EXTRAIT CHOISI —
'''
Des liens forts entre activités économiques et culturelles, portés par une mobilisation citoyenne

Culture & Coopération (Rhône-Alpes)

Thomas-André Podlewski, décembre 2013

Le Labo de l’économie sociale et solidaire (Labo ESS)

Créé en 2010, Culture & Coopération est un PTCE dédié aux organisations culturelles et créatives, des secteurs en proie à de fortes mutations économiques et organisationnelles. Il participe à la diversité culturelle et au développement local durable sur le territoire de l’agglomération de Saint-Étienne (40 communes, 400 000 habitants). Culture & Coopération fédère onze associations et entreprises des domaines artistiques, culturels et créatifs. Ce pôle a des connexions dans le champ du développement économique, de l’aménagement du territoire, de l’ingénierie culturelle, de la formation ou encore du développement durable. Dix années de pratiques et d’expériences de la coopération ont précédé la création du pôle, qui vient formaliser les principes d’échanges existants et forger des stratégies communes.

Il rassemble 40 salariés, 340 intermittents, 72 dirigeants associés, 300 bénévoles et génère un chiffre d’affaire cumulé de quatre millions d’euros.

Genèse

En 2007, la Ville de Saint-Étienne décide de construire un équipement dédié aux musiques actuelles, Le Fil, composé d’une salle de concert de 1 200 places, d’un club et de studios de répétition. Pour répondre à l’appel d’offre de délégation de service public, 22 associations de la région Rhône-Alpes créent l’association Ligérienne de Musiques Actuelles (LIMACE). Celle-ci signe avec la ville un contrat en affermage pour 5 ans. Cette dynamique collective autour d’un projet d’envergure concorde avec l’orientation de nombre d’opérateurs culturels locaux pour une gouvernance coopérative. Les salariés et gérants de Yes High Tech, société de production et de prestations techniques et administratives créée en 2000, choisissent de mettre en œuvre des pratiques de gouvernance horizontales et démocratiques en évoluant en société coopérative et participative (SCOP Sarl).

En juillet 2010, le cinéma « Le France » est repris par un collectif de 350 associés en société coopérative d’intérêt collectif (SCIC). Ce nouvel état d’esprit coopératif conduit une quinzaine d’entreprises et associations à initier une démarche transversale pour consolider des pratiques de coopérations existantes. Elles structurent ainsi un pôle des filières culturelles et créatives en créant le PTCE Culture & Coopération sous statut associatif.
'''
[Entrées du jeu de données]
'''
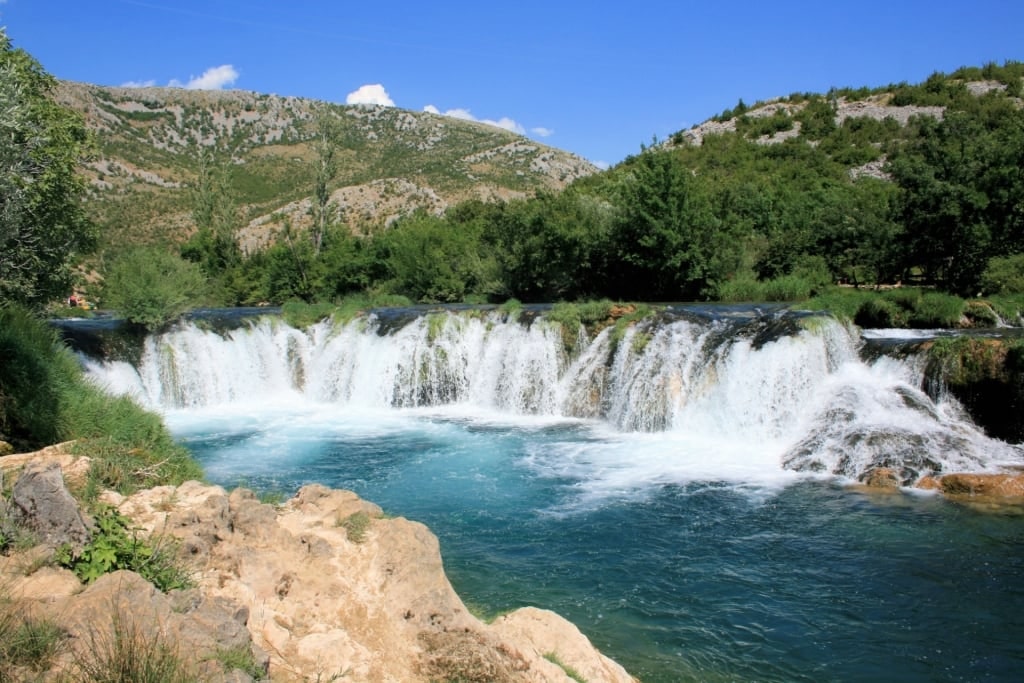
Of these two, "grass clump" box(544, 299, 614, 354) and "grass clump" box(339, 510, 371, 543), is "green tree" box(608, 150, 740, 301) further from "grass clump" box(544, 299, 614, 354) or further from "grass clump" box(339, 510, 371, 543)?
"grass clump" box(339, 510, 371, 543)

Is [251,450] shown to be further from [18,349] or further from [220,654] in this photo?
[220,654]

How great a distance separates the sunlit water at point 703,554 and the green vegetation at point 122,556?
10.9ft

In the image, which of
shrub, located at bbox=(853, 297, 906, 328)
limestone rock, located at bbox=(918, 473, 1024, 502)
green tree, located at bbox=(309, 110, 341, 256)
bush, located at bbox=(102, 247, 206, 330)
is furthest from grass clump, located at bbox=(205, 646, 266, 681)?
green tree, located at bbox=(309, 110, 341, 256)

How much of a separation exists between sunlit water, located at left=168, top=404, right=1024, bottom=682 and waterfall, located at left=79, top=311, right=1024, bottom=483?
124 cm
'''
'''
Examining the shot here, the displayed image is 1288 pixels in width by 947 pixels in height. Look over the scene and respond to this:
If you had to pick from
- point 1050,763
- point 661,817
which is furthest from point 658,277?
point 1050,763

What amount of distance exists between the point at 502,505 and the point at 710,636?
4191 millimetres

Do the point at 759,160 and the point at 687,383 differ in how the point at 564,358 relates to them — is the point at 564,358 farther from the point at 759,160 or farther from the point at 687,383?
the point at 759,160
'''
LISTE DES TÂCHES —
1) Modifiez le passage du texte sur Culture & Coopération qui va de « Le Labo de l’économie » jusqu'à « des stratégies communes. » : recopiez-le en remplaçant « pôle » par « réseau ».
2) Rédigez la suite du texte sur Culture & Coopération, à partir de sa dernière phrase.

RÉSULTATS PAR TÂCHE —
1)
Le Labo de l’économie sociale et solidaire (Labo ESS)

Créé en 2010, Culture & Coopération est un PTCE dédié aux organisations culturelles et créatives, des secteurs en proie à de fortes mutations économiques et organisationnelles. Il participe à la diversité culturelle et au développement local durable sur le territoire de l’agglomération de Saint-Étienne (40 communes, 400 000 habitants). Culture & Coopération fédère onze associations et entreprises des domaines artistiques, culturels et créatifs. Ce réseau a des connexions dans le champ du développement économique, de l’aménagement du territoire, de l’ingénierie culturelle, de la formation ou encore du développement durable. Dix années de pratiques et d’expériences de la coopération ont précédé la création du réseau, qui vient formaliser les principes d’échanges existants et forger des stratégies communes.

2)
Objectifs et activités

L’objectif du pôle est de construire les modèles organisationnels, économiques et territoriaux capables d’agir dans les enjeux contemporains des filières créative et culturelle par la mutualisation de ressources, le développement de projets collectifs et une dynamique d’interactions entre entreprises, associations, organismes de formation et collectivités publiques d’un territoire. Culture & Coopération développe une offre de services mutualisés par et pour ses adhérents : un groupement d’employeur1 permet depuis 2011 la mutualisation d’emplois administratifs. Trois postes ont été créés dans le domaine de la comptabilité et des ressources humaines. Au-delà de la mutualisation des ressources humaines, le PTCE participe à l’émergence d’activités innovantes.

Dès 2011, il accompagne Saint-Étienne Métropole dans la conception et le pilotage du Mixeur, espace dédié à l’accélération des d’échanges et des coproductions entre le tissu économique, le monde de l’enseignement supérieur et des organisations créatives installées dans le Quartier Créatif Manufacture. Il est dédié à la recherche et au développement aux interfaces arts, sciences et design par des processus coopératifs, libre d’accès et de droits.

Dans une dynamique de veille, d’accompagnement et de formation des acteurs du territoire, la Centrale des Marchés Solidaires (CMS) propose aux organisations de l’ESS des services pour leur permettre d’accéder aux marchés publics et aux commandes privées.

Enfin, Culture & Coopération participe à la reconnaissance du secteur culturel en associant chercheurs et acteurs de la culture pour des temps forts de réflexions croisées. À titre d’exemple, en 2012, un colloque national2 a été co-organisé avec 14 partenaires nationaux. Il a réuni 300 professionnels, chercheurs, élus et techniciens autour de la coopération, du développement territorial et de l’économie culturelle pendant trois jours.

Les parties prenantes

Culture & Coopération a été créé pour consolider et formaliser des coopérations qui existaient entre les acteurs et les organisations culturelles de l’agglomération de Saint-Étienne.

Il rassemble 11 membres adhérents, dont une majorité d’associations et deux entreprises coopératives : Le Fil, équipement de programmation, diffusion, action artistique, formation et création, action et médiation culturelle ; le Cinéma[s] Le France, SCIC SA, cinéma d’art et d’essai, d’activités audiovisuelles et d’éducation à l’image ; Yes High Tech, SCOP SARL mettant à disposition les outils et les compétences nécessaires à la réalisation de tout projet dans le domaine culturel et événementiel ; La Fabrique, lieu de résidence et de création pluridisciplinaire ; Le Remue-Méninges, café-lecture associatif ; La Baroufada, association, compagnie de musiques percussives et de promotion de tout objet de récupération comme instrument potentiel de musique urbaine ; Ciel ! Les Noctambules, association de production et diffusion de courts-métrages ; Raiso (Réseau d’Accompagnement aux Initiatives Solidaires), association d’éducation populaire et de formation ; Dynamiques Plurielles, association d’appui aux projets de mobilité internationale et aux échanges interculturels ; Gaga Jazz, association de promotion du jazz ; CD1D, association créée en 2007 par 7 labels indépendants pour les fédérer et qui en rassemble 242 actuellement.

Culture & Coopération a créé deux nouvelles structures, le groupement d’employeurs EAGE et Le Mixeur, espace de recherche et développement collaboratif arts, sciences et design.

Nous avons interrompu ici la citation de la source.